━━━━━ Passage given ━━━━━
Compliance ensures that an organization’s governance processes are effective and its primary risks are being managed. Compliance is founded on effective controls— those structures, activities, processes, and systems that help management effectively mitigate risk.
A dedicated, independent, and effective internal audit brings a systematic, disciplined approach
to assessing the effectiveness of internal controls and risk management processes.
Because internal auditors are experts in understanding organizational risks and the internal controls available to mitigate these risks, they assist management in understanding these topics and provide recommendations for improvements. At the same time, data gathered from an audit can also help an organization improve its operations across the enterprise.
Tying it all Together
In general, a proactive technology function, compliance function, and management team will study and learn the strategic direction of the organization and implement plans to meet the long-term goals of the organization and continually communicate progress toward the stated goals in partnership with the auditors — together with an agreed yet evolving baseline audit standard.
━━━━━
Goal A: From the listing, return word for word every line between the one holding "In the photograph, does" and the one holding "Answer: (x=216, y=175)", both of those lines included.
The passage and the listing have no connection to each other.
━━━━━ Records supplied ━━━━━
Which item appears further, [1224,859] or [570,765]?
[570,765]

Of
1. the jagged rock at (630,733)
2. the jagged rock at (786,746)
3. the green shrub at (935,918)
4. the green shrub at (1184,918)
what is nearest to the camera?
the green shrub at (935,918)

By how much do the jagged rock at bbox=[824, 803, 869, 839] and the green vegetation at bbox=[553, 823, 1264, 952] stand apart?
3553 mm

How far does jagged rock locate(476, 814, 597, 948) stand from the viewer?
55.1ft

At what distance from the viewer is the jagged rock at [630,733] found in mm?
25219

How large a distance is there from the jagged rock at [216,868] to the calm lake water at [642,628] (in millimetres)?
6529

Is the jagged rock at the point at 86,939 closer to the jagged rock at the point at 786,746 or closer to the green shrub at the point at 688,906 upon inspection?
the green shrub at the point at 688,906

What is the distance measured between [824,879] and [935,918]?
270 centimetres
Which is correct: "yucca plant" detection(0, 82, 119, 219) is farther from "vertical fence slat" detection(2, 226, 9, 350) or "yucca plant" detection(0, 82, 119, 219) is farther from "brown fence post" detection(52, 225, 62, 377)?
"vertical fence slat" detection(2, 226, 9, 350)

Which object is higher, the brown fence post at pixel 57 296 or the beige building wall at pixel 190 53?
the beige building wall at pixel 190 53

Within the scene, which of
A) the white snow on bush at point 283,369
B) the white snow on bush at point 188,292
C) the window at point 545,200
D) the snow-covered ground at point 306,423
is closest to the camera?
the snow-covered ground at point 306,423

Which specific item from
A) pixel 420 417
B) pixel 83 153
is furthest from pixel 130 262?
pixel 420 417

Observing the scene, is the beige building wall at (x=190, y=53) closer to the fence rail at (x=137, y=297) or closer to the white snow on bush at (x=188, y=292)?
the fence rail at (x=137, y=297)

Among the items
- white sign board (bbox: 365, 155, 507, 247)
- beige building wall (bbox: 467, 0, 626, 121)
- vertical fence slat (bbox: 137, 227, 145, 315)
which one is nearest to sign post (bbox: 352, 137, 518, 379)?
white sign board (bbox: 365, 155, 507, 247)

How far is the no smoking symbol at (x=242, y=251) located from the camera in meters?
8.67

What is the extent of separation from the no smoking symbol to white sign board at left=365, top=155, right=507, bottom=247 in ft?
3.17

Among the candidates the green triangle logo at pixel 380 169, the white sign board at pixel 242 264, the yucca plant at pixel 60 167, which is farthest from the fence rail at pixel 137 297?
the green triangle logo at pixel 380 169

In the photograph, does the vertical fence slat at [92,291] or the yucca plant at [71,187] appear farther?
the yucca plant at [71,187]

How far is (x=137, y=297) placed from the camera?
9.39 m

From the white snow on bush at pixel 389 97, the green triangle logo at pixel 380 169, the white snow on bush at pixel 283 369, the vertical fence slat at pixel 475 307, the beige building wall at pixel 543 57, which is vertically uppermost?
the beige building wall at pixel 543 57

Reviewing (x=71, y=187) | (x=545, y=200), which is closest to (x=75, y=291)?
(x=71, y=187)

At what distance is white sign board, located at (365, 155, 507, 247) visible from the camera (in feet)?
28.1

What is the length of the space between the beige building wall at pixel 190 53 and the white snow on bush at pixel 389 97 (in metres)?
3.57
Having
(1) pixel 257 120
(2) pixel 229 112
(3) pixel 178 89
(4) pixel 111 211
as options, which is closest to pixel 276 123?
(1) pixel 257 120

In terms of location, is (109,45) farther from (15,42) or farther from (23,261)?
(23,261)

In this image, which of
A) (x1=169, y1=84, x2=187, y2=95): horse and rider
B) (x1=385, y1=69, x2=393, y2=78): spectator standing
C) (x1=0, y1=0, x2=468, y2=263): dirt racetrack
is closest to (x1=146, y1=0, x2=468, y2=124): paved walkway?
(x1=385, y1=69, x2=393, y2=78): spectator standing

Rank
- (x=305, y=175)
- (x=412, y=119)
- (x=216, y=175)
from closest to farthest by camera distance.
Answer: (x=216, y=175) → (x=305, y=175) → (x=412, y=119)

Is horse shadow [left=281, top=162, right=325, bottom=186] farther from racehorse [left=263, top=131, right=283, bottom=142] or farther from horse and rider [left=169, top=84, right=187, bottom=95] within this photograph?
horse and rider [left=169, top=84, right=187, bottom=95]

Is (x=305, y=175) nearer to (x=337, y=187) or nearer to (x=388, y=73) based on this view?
━━━━━
Goal B:
Answer these from the passage on compliance and internal audit:
(i) What is compliance founded on?
(ii) What kind of approach does an effective internal audit bring to assessing internal controls and risk management?
(iii) In partnership with whom does a proactive technology function, compliance function, and management team communicate progress toward the stated goals?

Exercise result A:
In the photograph, does the vertical fence slat at [92,291] or the yucca plant at [71,187] appear farther?
the yucca plant at [71,187]

How far is (x=137, y=297) placed from the camera?
9.39 m

From the white snow on bush at pixel 389 97, the green triangle logo at pixel 380 169, the white snow on bush at pixel 283 369, the vertical fence slat at pixel 475 307, the beige building wall at pixel 543 57, which is vertically uppermost?
the beige building wall at pixel 543 57

Reviewing (x=71, y=187) | (x=545, y=200), which is closest to (x=75, y=291)?
(x=71, y=187)

At what distance is white sign board, located at (365, 155, 507, 247) visible from the camera (in feet)?
28.1

What is the length of the space between the beige building wall at pixel 190 53 and the white snow on bush at pixel 389 97 (in metres)?
3.57
Having
(1) pixel 257 120
(2) pixel 229 112
(3) pixel 178 89
(4) pixel 111 211
as options, which is closest to pixel 276 123?
(1) pixel 257 120

In terms of location, is (109,45) farther from (15,42) or farther from (23,261)?
(23,261)

In this image, which of
A) (x1=169, y1=84, x2=187, y2=95): horse and rider
B) (x1=385, y1=69, x2=393, y2=78): spectator standing
C) (x1=0, y1=0, x2=468, y2=263): dirt racetrack
is closest to (x1=146, y1=0, x2=468, y2=124): paved walkway?
(x1=385, y1=69, x2=393, y2=78): spectator standing

Rank
- (x=305, y=175)
- (x=412, y=119)
- (x=216, y=175)
from closest to farthest by camera distance.
Answer: (x=216, y=175) → (x=305, y=175) → (x=412, y=119)

Exercise result B:
(i) Effective controls
(ii) A systematic, disciplined approach
(iii) The auditors